Ей стало стыдно. Это было сродни добровольной амнезии.
– И его длинные ресницы, и брови. У него были брови удивительно красивой формы. Я еще шутила, как это несправедливо, что такие брови и ресницы достались мужчине.
– Как бы мне хотелось иметь его фотографию.
Шарлотт сидела и смотрела на дочь.
– И мне, сердце мое, и мне тоже.
Ей и в самом деле очень этого хотелось. Она даже думала попробовать эту фотографию раздобыть. Так ли это сложно? Несколько писем, пара отвлекающих вопросов. Не у всех квартиры оказались отобраны или разграблены. Наверняка у какого-нибудь приятеля или родственника осталась фотография Лорана. Всего-то и нужно было, что написать. Иногда ей казалось, что это самое малое, что она может сделать для Виви. А иногда – что самое глупое.
* * *
Было уже больше десяти, когда Шарлотт подняла голову от рукописи, которую читала, положив на колени, в кровати, и увидела, что Виви стоит в дверях ее спальни; ее розовая пижама, казалось, светилась на фоне темного дверного проема.
– Я думала, ты спишь.
Виви сделала несколько шагов в комнату и села к ней на кровать. Шарлотт подвинулась, чтобы освободить ей место. Она спала на узкой кровати. В комнате было довольно тесно, да и в просторном ложе не было нужды.
– Помнишь, что ты говорила раньше? Насчет правильных поступков? – спросила Виви.
Шарлотт ждала продолжения.
– И как иногда сложно бывает понять, что правильно, а что – нет?
– У меня такое чувство, что мы сейчас говорим уже не о гипотетической ситуации.

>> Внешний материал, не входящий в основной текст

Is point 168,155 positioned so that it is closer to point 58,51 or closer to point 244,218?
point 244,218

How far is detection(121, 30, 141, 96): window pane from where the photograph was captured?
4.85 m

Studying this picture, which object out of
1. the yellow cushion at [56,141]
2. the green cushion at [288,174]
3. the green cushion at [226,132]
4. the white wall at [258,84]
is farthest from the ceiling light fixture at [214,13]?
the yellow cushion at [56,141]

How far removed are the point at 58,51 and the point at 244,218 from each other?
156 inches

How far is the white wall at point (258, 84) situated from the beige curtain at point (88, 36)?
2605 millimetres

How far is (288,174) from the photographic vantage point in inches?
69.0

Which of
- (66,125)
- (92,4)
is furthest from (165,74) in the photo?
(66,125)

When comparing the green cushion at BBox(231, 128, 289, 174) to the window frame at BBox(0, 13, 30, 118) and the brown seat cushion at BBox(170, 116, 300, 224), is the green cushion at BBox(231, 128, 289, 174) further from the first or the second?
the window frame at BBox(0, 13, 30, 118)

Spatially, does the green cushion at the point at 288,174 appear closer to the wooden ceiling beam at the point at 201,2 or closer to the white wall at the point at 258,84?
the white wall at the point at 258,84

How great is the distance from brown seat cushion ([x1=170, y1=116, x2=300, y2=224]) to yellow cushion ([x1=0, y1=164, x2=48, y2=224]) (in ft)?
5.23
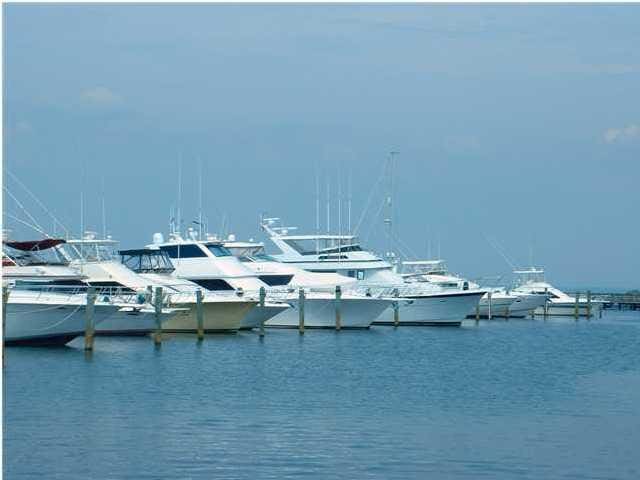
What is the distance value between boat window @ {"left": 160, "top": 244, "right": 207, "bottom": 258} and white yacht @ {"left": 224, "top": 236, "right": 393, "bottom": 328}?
9.72 feet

Похоже, мы говорим о тебе.
Виви кивнула.
– Ты хочешь мне об этом рассказать?
– Это будет ябедничеством.
– Я никому не скажу.
– Что, если бы тебе пришлось выбирать между соблюдением правил и тем, что сделала твоя лучшая подруга?

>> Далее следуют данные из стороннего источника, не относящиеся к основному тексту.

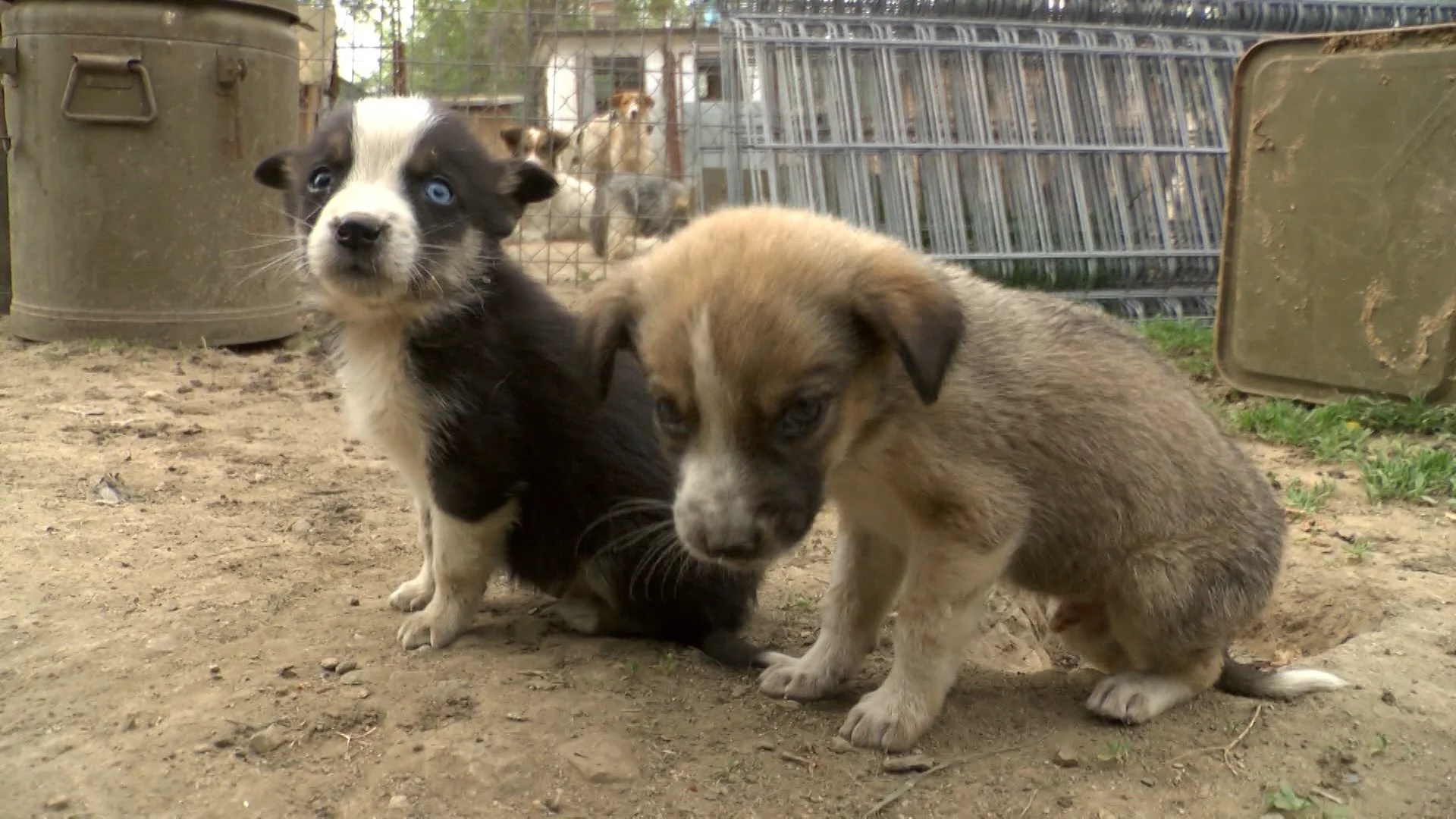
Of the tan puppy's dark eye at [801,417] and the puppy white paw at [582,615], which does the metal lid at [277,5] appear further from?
the tan puppy's dark eye at [801,417]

Шарлотт решила, что сейчас не время цитировать высказывание Э. М. Форстера, что «если бы пришлось выбирать – предать мою страну или предать друга, надеюсь, я нашел бы в себе мужество предать страну»[14].
– Ты это про Элис?
Виви кивнула.
– Какое же правило она нарушила?
– Школьный кодекс чести.
– Элис списывала?
– На контрольной по латыни.
– Ты уверена?
– У нее на манжете блузки, с внутренней стороны, были записаны спряжения глаголов. Она показала их мне перед контрольной.